## Dataset records
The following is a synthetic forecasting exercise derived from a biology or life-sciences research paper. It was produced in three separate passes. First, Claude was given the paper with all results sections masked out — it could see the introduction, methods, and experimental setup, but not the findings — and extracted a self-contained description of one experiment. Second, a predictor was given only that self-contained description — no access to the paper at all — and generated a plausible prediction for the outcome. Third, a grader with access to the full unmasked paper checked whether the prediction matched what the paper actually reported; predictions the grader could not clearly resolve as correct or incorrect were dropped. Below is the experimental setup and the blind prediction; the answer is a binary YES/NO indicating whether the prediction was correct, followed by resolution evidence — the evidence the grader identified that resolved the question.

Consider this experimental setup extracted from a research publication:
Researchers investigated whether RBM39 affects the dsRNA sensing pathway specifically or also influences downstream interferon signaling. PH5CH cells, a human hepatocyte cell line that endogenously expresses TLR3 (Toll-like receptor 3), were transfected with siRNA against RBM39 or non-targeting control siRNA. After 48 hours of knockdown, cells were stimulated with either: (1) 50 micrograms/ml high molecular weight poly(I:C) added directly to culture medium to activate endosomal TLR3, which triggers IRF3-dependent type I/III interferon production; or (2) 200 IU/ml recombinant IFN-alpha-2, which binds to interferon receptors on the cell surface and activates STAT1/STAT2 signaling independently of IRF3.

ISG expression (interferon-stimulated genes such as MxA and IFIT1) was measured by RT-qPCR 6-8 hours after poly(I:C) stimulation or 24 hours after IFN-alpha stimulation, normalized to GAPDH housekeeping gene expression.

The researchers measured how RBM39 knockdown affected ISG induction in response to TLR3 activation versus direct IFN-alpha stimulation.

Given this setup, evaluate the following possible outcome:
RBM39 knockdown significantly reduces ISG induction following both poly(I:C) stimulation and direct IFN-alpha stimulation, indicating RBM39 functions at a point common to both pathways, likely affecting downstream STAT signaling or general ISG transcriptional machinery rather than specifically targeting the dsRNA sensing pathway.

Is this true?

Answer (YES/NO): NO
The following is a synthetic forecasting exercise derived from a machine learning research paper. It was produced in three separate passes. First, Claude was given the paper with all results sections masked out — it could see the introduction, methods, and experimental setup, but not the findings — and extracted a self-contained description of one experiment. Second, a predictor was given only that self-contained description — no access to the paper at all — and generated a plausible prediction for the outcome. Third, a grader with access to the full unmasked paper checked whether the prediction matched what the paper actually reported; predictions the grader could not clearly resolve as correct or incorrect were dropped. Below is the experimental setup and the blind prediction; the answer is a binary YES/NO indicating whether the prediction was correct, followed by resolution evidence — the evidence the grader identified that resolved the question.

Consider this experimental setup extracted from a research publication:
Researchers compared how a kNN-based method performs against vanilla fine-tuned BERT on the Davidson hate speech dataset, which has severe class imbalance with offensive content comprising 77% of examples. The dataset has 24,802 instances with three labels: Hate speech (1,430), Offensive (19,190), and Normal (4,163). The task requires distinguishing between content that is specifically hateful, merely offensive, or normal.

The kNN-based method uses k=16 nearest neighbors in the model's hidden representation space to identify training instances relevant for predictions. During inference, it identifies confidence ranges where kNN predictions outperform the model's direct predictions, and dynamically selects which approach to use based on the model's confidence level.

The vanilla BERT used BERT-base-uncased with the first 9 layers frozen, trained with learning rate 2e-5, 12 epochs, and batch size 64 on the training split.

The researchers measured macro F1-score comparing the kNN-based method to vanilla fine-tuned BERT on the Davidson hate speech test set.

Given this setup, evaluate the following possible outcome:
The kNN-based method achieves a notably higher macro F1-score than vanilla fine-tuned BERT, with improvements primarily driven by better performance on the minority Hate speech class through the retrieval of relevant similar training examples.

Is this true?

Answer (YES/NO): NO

## Your task
Begin at the line above that has "The vanilla BERT" and stop after the line that has "The researchers measured macro", copying each line exactly and adding nothing else.

## Exercise result
The vanilla BERT used BERT-base-uncased with the first 9 layers frozen, trained with learning rate 2e-5, 12 epochs, and batch size 64 on the training split.

The researchers measured macro F1-score comparing the kNN-based method to vanilla fine-tuned BERT on the Davidson hate speech test set.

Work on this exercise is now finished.